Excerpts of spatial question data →

/---

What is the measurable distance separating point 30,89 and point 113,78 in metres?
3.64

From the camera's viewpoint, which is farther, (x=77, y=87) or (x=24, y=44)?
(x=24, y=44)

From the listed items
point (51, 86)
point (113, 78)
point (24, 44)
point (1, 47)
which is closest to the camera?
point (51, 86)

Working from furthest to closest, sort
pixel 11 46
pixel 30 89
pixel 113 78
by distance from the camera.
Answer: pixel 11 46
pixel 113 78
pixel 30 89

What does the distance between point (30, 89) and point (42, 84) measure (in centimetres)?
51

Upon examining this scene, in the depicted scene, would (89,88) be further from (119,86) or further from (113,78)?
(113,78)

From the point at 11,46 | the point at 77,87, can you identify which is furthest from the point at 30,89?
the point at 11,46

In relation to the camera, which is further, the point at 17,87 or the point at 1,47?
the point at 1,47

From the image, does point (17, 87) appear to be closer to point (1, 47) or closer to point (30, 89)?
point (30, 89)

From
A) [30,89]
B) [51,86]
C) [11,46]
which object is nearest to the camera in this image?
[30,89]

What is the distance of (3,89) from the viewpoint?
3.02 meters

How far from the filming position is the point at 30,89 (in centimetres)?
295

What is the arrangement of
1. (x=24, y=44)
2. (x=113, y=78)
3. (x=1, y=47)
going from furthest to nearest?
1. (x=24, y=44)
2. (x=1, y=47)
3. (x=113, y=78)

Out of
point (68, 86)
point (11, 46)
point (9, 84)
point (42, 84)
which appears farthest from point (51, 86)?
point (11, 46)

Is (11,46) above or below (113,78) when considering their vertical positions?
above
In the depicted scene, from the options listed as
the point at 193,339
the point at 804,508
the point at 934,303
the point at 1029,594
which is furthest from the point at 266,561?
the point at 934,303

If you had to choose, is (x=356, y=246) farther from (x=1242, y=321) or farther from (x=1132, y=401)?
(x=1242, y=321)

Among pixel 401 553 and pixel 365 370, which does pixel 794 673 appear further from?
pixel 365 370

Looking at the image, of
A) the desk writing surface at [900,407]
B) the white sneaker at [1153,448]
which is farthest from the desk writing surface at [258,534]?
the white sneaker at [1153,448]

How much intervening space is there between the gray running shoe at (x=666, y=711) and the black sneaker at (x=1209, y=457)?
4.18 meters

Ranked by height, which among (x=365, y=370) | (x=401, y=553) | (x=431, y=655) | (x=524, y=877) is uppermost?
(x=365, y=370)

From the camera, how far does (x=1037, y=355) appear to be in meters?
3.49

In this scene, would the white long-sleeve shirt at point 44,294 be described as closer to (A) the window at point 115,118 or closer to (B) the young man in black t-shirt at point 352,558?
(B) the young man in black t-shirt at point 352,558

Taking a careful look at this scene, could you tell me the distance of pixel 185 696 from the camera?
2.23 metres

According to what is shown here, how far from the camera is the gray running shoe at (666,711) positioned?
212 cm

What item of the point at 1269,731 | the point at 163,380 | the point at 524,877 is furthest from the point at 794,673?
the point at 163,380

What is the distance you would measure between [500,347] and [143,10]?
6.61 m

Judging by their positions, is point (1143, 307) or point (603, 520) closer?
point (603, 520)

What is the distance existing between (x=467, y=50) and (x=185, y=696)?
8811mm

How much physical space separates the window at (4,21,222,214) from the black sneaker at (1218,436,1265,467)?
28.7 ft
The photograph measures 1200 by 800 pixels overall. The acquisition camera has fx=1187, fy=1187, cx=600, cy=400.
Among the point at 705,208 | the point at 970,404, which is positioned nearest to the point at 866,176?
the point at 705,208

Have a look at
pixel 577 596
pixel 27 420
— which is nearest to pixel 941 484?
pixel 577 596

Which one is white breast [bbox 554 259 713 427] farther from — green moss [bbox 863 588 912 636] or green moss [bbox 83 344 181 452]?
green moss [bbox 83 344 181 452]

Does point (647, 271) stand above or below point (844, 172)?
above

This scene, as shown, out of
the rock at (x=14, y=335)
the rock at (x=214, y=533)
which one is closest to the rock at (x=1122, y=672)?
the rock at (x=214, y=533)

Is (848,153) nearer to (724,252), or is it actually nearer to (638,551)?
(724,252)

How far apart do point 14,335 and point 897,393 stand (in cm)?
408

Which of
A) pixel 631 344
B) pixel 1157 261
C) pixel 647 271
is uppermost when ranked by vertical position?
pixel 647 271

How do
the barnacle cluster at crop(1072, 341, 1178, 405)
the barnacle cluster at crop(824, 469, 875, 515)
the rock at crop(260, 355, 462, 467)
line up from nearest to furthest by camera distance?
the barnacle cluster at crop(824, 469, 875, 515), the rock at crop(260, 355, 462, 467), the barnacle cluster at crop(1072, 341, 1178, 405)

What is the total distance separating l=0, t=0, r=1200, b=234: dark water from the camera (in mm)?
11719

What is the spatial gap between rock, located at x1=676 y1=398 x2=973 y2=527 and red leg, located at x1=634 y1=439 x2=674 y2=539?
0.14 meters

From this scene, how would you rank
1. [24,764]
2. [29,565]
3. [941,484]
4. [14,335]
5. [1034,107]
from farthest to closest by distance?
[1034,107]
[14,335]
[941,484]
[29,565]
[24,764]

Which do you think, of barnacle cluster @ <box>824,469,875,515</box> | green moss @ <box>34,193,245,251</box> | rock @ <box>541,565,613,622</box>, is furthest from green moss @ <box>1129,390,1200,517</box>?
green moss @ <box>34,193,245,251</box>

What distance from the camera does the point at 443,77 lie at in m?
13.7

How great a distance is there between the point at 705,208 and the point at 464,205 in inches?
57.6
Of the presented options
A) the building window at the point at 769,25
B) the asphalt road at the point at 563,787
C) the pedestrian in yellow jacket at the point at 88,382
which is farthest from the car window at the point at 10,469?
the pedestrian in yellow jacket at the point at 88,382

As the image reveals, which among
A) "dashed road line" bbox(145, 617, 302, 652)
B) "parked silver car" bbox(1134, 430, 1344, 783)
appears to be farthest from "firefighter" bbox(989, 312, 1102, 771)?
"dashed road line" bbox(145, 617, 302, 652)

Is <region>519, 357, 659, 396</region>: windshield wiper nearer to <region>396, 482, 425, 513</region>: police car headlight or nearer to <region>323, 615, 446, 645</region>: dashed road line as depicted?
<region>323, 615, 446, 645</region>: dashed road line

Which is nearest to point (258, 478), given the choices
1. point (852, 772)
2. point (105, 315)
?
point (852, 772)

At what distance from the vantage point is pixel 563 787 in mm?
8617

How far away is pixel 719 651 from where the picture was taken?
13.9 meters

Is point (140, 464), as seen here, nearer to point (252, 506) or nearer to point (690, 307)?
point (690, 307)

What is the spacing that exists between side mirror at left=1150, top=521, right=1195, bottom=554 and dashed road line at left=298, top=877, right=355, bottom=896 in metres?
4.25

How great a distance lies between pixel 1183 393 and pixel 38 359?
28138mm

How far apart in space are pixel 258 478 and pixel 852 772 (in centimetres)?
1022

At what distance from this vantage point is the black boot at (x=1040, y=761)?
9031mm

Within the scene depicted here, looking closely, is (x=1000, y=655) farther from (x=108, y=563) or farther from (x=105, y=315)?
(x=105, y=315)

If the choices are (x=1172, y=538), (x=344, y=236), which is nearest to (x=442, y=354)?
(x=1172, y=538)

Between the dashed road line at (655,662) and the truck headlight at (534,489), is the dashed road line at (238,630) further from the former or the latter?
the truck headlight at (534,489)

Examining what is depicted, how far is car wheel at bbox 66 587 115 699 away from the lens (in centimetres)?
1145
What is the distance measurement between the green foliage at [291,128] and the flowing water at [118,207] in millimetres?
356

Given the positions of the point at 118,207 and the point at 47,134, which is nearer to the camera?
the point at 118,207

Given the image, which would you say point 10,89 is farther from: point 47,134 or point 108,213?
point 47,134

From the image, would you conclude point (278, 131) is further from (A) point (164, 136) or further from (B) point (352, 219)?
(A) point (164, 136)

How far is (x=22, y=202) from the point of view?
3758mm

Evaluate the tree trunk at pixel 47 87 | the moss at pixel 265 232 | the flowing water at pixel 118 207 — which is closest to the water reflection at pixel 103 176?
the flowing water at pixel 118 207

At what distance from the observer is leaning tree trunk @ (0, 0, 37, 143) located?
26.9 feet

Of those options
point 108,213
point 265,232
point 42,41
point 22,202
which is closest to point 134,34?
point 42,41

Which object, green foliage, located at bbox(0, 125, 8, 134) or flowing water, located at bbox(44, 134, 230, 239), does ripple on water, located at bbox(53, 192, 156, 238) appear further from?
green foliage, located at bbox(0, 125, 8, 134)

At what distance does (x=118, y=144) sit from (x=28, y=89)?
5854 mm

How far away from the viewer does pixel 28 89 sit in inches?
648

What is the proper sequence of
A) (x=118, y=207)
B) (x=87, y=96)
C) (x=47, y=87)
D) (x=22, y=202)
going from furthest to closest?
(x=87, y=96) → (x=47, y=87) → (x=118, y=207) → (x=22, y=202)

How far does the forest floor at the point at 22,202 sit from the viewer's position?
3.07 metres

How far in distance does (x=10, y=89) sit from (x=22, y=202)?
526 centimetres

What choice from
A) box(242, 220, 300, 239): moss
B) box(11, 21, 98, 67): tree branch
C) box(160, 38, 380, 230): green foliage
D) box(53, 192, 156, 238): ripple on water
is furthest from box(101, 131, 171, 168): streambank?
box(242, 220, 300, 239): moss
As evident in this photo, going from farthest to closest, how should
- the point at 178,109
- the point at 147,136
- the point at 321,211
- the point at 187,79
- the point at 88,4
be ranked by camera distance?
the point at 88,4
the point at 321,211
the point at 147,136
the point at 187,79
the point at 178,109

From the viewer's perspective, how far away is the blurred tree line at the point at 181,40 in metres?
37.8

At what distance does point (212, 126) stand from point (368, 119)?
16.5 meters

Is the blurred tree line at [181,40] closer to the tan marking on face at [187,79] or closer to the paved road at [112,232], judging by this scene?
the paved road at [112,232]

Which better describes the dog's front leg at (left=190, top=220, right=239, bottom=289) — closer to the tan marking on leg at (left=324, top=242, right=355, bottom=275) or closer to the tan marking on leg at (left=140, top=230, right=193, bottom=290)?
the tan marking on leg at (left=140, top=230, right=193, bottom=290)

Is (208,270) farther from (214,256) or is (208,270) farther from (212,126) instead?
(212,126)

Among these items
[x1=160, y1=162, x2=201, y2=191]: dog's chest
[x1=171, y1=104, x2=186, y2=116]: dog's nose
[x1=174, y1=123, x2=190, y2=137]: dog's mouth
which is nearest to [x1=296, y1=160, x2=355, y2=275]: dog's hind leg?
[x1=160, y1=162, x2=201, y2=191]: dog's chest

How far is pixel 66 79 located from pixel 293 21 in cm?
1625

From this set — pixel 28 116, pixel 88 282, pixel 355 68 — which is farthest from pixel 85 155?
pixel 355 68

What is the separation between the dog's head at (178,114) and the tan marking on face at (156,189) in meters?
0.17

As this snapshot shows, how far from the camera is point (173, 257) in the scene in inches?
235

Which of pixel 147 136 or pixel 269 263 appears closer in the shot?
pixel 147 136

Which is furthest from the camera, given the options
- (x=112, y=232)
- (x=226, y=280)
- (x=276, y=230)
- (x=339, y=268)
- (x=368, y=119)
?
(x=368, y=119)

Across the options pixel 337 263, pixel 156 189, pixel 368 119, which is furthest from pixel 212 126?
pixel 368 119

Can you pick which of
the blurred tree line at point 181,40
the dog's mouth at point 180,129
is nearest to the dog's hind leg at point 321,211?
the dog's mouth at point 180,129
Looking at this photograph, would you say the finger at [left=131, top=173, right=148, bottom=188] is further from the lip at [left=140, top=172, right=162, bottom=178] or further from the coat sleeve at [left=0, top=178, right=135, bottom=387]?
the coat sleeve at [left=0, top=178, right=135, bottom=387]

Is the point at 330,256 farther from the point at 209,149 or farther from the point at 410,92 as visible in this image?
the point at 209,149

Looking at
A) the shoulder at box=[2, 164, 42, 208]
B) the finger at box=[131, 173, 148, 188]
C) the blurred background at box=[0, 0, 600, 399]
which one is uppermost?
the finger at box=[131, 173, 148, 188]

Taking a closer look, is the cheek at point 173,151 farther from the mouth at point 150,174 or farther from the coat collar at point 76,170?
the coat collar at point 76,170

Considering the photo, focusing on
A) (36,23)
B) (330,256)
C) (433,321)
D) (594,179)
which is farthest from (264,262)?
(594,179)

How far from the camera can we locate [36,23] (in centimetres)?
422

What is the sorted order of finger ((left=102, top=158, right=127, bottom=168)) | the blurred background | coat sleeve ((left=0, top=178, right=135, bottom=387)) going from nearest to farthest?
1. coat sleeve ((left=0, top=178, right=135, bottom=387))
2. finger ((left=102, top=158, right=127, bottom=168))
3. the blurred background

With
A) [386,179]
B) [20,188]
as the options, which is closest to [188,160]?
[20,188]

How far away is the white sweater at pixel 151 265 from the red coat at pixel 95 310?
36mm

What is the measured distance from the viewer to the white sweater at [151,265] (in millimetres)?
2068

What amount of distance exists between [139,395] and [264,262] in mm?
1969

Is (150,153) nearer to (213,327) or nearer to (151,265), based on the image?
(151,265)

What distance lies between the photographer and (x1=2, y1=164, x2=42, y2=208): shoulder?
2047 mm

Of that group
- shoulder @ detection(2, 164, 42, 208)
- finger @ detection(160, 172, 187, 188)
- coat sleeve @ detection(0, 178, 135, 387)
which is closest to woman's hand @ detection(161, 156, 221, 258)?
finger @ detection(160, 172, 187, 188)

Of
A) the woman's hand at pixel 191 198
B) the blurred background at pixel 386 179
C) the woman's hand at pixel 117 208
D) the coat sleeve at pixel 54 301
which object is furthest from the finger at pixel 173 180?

\---

TASK DESCRIPTION → Could you arrange the rows as a numbered list, from the line containing "How far from the camera can" through the end of the rows, leaving out blank lines?

RESULT →
1. How far from the camera can we locate [36,23] (in centimetres)?
2. 422
3. What is the sorted order of finger ((left=102, top=158, right=127, bottom=168)) | the blurred background | coat sleeve ((left=0, top=178, right=135, bottom=387)) going from nearest to farthest?
4. 1. coat sleeve ((left=0, top=178, right=135, bottom=387))
5. 2. finger ((left=102, top=158, right=127, bottom=168))
6. 3. the blurred background
7. With
8. A) [386,179]
9. B) [20,188]
10. as the options, which is closest to [188,160]?
11. [20,188]
12. How far away is the white sweater at pixel 151 265 from the red coat at pixel 95 310?
13. 36mm
14. What is the measured distance from the viewer to the white sweater at [151,265] (in millimetres)?
15. 2068
16. What amount of distance exists between [139,395] and [264,262] in mm?
17. 1969
18. Is (150,153) nearer to (213,327) or nearer to (151,265), based on the image?
19. (151,265)
20. What distance lies between the photographer and (x1=2, y1=164, x2=42, y2=208): shoulder?
21. 2047 mm
22. Of that group
23. - shoulder @ detection(2, 164, 42, 208)
24. - finger @ detection(160, 172, 187, 188)
25. - coat sleeve @ detection(0, 178, 135, 387)
26. which is closest to woman's hand @ detection(161, 156, 221, 258)?
27. finger @ detection(160, 172, 187, 188)
28. Of
29. A) the woman's hand at pixel 191 198
30. B) the blurred background at pixel 386 179
31. C) the woman's hand at pixel 117 208
32. D) the coat sleeve at pixel 54 301
33. which object is furthest from the finger at pixel 173 180?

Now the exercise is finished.